If something is “statistically significant,” that’s supposed to mean that is “unlikely to be due to chance.” But there’s a lot of fine print in the technical definition. To calculate the probability that something happens by chance, you have to define a fairly detailed probabilistic model of the world, and that model is going to diverge from reality in lots of ways. So really when we say something is statistically significant, we’re saying that it had a relatively small probability of happening by chance in some particular imaginary world that we’ve defined. Also the over-measurement problem still applies — if we go looking for enough “unlikely” events, it becomes likely that we will start finding some by coincidence. Especially if we allow ourselves to reformulate our queries as we look at the data. These phenomena have led to a replication crisis in several statistically-based research disciplines [see e.g. here and here]. But they have also spurred on the development of a field of research known as “robust statistics” that is making leaps and bounds recently. [Some recent papers can be found here and here.]

So what can we do?

There are many strategies we can employ simultaneously to mitigate the effect of noise on our execution quality stats. And for the amount of noise that stubbornly remains, we can at least try to get a sense of its severity so that we are less prone to jump to false conclusions. Let’s try to tackle our sources of bias and variance one by one.

In terms of the environment and cross-symbol trends, we can try to model the correlations between various symbols and ETFs, which can serve as reasonable proxies for the general market or for various sectors and factors. We have developed a rudimentary technique for doing this, which we call “distilling.” [Our prior blog post on this can be found here.] This kind of modeling can be used to subtract out some fraction of the noise in our metrics that is due to broader market fluctuations.

For natural variation due to independent activity in the stock we are trading, we can try to get a rough sense of the magnitude of this source of variance by looking at comparable samples of trading activity in that stock on days when we were not active. For example, if we want to know how much fluctuation to expect in a statistic like slippage versus arrival, we can compare volume-weighted average prices to arrival prices for the same stock on days/times closely preceding our trading activity. Computing this on top of “distilling” techniques can give us some sense of how much noise we expect to be injected into our stats as a result of contemporaneous and relatively independent trading activity in the same stocks.

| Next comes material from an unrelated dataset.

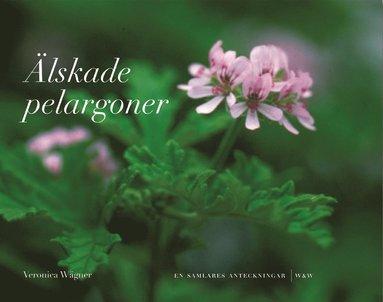 bokomslag Älskade pelargoner - En samlares anteckningar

If we were a buyside firm splitting our orders over several brokers and trying to compare their performance to each other, we could attempt to control for selection bias in stocks/sizes/times by trying to equalize various characteristics of our orders over large enough sample sizes of flow that we send to each broker. Doing this well is tricky. As an agency broker, Proof does not control what orders we receive from clients, and we have to live with whatever distribution of stocks/shares/times we happen to get. Like a relief pitcher, we have to take the mound whenever we’re called upon, and we don’t get to pick and choose the circumstances. We nonetheless can get a sense of how much parent order selection may be affecting our performance stats by seeing how the stats change if we remove various small subsets of orders. For example, we could see how much lower or how much higher we can make a given stat by removing say 1% of the orders in our data set [see here for a more thorough technical development of this concept]. However much we can make the stat move by this manipulation is a rough measure of how much order selection may be driving our numbers: after all, a client randomly splitting their orders between different brokers could have easily sent that 1% of orders to someone else instead, and our performance stat would have moved accordingly.

Finally, we can counteract the tendency towards over-measurement by imposing a disciplined structure on what we measure and when. We will choose a set of fundamental time units, e.g. 1 day, 1 week, 1 month, 1 quarter, 1 year, and only group data by those units. For example, we will never run analyses sometimes on 8 days worth of trading data, and sometimes on 11 days, etc. For certain stats, a minimal sample size of orders will be imposed to give our noise mitigation and estimation measures a fighting chance. There is very little hope, for example, of removing enough noise to draw conclusions from the performance of any single order (assuming things do not go obviously horribly wrong). This is the same basic logic behind the requirement that a baseball player needs at least 502 plate appearances to be eligible for the season batting title. [Aside: the seemingly strange number of 502 comes from taking 3.1 appearances per game and multiplying it by a 162-game regular season schedule.]

We will also have stateful analyses reports instead of stateless ones. For example, suppose we have a filter that looks for a “bad” event that we believe will happen by chance for 0.001% of orders (i.e. 1 out of every 100,000 times). Let’s say we run the filter as part of a periodic analysis on orders that is performed weekly, and we have roughly 1,000 orders each week to analyze. [Note: all of these numbers are made up as a hypothetical.] Suppose that on the 42nd week, we find one instance of the bad event. Should we be worried?

A stateless report only considers the current context of that week’s data, and can only tell us: you saw one bad event out of 1,000 orders. The chance of the bad event happening in one of these 1,000 orders was about 1%, so yeah, this sounds kind of bad!

A stateful report, however, can remember how many times it has run this same filter and what the cumulative results have been. And so it can give us more nuanced guidance: this week you saw one bad event out of 1,000. Over the lifetime of this report, you’ve seen 1 bad event out of 42,000 orders. Seems much less bad in this context.

All combined, these enhancements to our analyses of order performance can help protect our time and energy from being misdirected into chasing phantoms from noise. They will probably not be enough to allow us to have a clear view of performance in the early stages, while our sample sizes are small and our techniques for distilling are still rudimentary. But we are hopeful that they represent a solid scientific foundation on which we can continue to innovate and build.

--

--